Rachael Heller's work is dealing with topics like inclusion and exploration of while presenting them in a fun and unique way. Currently majoring at Film, animation and video at Rhode Island, at only 20 she has a bright (let’s say pastel coloured) future ahead. After studying photography at Parsons, she found more satisfaction in moving image that incorporated physical art with building a narrative.

All of my work is dealing with some type of relation between mental space and physical space. But I am still working on how to satisfy the part of me that wants to make very dark things because I have a lot of serious issues that I want to talk about but then also on the other side, I really enjoy being funny and I really love just making beautiful, fun things that people like looking at. So it's a weird contrast.

All of my work is dealing with some type of relation between mental space and physical space.

I don't really expect people to do a super deep reading of all my work because if you share a video on the Internet the people are usually just taking it on a surface level. But with Advanced Self Tutorial, towards the end, when I mix all that stuff together and images are flying everywhere I have videos of me crying during panic attacks. I've just been recording them for a while and I'm not sure what I'm going to do with all of them but so far I've been incorporating that into my work through that video. It is about the contrast in between my very stylised Internet persona and the way I document myself on my phone, via social media and the really awful moments that have happened in my life that I also record but don't actually show people. There are some photos of self harm in there as well but they are hidden. So that video is starting to work with both themes at once.

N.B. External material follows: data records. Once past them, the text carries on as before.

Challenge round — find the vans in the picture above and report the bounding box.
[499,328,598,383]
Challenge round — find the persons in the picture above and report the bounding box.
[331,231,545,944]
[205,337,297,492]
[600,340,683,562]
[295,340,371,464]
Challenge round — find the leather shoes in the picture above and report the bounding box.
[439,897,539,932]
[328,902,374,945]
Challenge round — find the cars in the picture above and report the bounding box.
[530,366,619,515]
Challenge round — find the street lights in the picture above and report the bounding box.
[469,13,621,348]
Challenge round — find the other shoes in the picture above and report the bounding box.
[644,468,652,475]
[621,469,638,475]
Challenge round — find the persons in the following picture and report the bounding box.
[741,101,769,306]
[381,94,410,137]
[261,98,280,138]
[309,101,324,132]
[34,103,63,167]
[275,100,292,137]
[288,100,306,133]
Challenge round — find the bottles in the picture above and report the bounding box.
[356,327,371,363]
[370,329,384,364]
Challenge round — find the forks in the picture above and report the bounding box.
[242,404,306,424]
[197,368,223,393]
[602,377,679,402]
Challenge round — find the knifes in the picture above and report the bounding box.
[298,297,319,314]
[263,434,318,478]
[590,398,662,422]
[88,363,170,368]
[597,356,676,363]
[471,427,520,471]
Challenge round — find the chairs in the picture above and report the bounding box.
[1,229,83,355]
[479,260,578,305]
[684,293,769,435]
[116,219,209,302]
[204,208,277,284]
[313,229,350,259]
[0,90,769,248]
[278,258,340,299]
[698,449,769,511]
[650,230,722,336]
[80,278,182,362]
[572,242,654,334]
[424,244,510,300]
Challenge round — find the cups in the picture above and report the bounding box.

I am hyperaware of the fact that a lot of the stuff I am making right now is honestly pretty trendy. Like these pastel shiny iridescent things... But I am very passionate about what I make just like that. Even if we like to use some colours that are trendy- it's fun because they're colours! The abstract expressionists all worked with these really bold strange colours, depicted humans in a way that doesn't even make sense naturally. Colours can be trendy but I don't think that necessarily takes away the meaning, it just depends what you do with them.